(Data items)
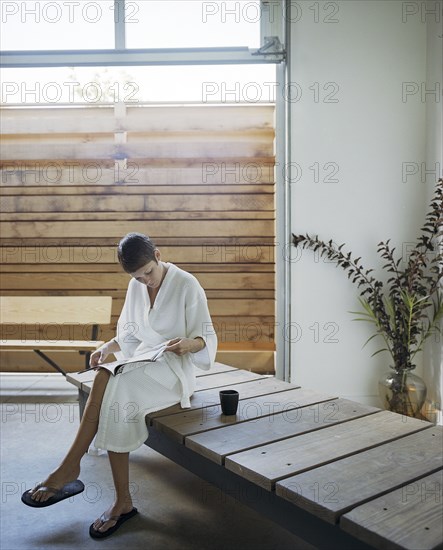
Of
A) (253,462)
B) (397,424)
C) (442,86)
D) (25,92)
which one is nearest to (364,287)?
(442,86)

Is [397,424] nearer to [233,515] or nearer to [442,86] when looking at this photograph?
[233,515]

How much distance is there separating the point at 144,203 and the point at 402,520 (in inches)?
142

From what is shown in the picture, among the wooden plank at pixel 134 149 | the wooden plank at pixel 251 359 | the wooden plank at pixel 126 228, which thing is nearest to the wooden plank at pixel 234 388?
the wooden plank at pixel 251 359

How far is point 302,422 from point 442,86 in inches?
85.1

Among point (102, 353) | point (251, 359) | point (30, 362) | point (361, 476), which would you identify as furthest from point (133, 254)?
point (30, 362)

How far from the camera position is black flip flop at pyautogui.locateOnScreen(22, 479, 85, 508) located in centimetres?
197

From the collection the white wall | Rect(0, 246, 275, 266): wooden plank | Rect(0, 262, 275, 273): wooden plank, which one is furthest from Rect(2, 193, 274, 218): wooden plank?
the white wall

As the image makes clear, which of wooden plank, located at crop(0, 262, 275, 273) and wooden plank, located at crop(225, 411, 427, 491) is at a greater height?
wooden plank, located at crop(0, 262, 275, 273)

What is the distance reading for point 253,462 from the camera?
5.62 ft

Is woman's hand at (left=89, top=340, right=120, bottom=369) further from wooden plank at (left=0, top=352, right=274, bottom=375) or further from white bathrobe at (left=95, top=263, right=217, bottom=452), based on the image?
wooden plank at (left=0, top=352, right=274, bottom=375)

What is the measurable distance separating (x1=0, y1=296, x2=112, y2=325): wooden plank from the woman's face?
1.75m

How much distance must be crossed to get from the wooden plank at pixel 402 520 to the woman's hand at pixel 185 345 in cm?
101

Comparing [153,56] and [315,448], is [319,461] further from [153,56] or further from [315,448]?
[153,56]

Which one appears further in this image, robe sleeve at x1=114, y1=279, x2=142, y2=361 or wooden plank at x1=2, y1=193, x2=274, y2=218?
wooden plank at x1=2, y1=193, x2=274, y2=218
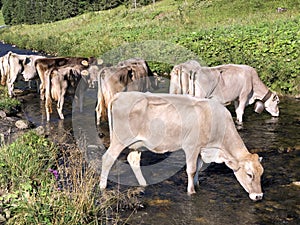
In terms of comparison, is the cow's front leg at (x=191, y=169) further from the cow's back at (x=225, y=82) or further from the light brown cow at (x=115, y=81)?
the light brown cow at (x=115, y=81)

_Goal of the exercise_. Copy all of the data items above word for word, leaving out the pictures.

_Result for this exercise_.
Of
A) (253,462)
B) (397,424)
C) (442,86)
D) (25,92)
which one is nearest to (364,287)?
(442,86)

Is [397,424] nearer to [233,515] or nearer to [442,86] when looking at this photograph?
[233,515]

How much distance is there separating the point at 144,203 and the point at 402,520 (in inches)?
142

From what is shown in the picture, among the wooden plank at pixel 134 149 | the wooden plank at pixel 251 359 | the wooden plank at pixel 126 228, which thing is nearest to the wooden plank at pixel 234 388?
the wooden plank at pixel 251 359

How far is point 302,422 from point 442,86 in inches?
85.1

Among point (102, 353) | point (251, 359) | point (30, 362) | point (361, 476), which would you identify as furthest from point (133, 254)?
point (30, 362)

How far from the camera position is black flip flop at pyautogui.locateOnScreen(22, 479, 85, 508) located in centimetres?
197

From the collection the white wall | Rect(0, 246, 275, 266): wooden plank | Rect(0, 262, 275, 273): wooden plank, which one is furthest from Rect(2, 193, 274, 218): wooden plank?
the white wall

As the image makes clear, which of wooden plank, located at crop(0, 262, 275, 273) and wooden plank, located at crop(225, 411, 427, 491) is at a greater height?
wooden plank, located at crop(0, 262, 275, 273)

What is the distance reading for point 253,462 from the camera?
5.62 ft

Is woman's hand at (left=89, top=340, right=120, bottom=369) further from wooden plank at (left=0, top=352, right=274, bottom=375) or further from white bathrobe at (left=95, top=263, right=217, bottom=452), based on the image?
wooden plank at (left=0, top=352, right=274, bottom=375)

What is the measurable distance separating (x1=0, y1=296, x2=112, y2=325): wooden plank from the woman's face?
1.75m

How much distance must be crossed to get from the wooden plank at pixel 402 520 to the woman's hand at pixel 185 345 in cm?
101

Comparing [153,56] and [315,448], is [319,461] further from [153,56] or further from [315,448]?
[153,56]

Which one appears further in this image, robe sleeve at x1=114, y1=279, x2=142, y2=361 or wooden plank at x1=2, y1=193, x2=274, y2=218?
wooden plank at x1=2, y1=193, x2=274, y2=218
In terms of comparison, is the cow's front leg at (x=191, y=169) further from the cow's back at (x=225, y=82) or further from the light brown cow at (x=115, y=81)?
the light brown cow at (x=115, y=81)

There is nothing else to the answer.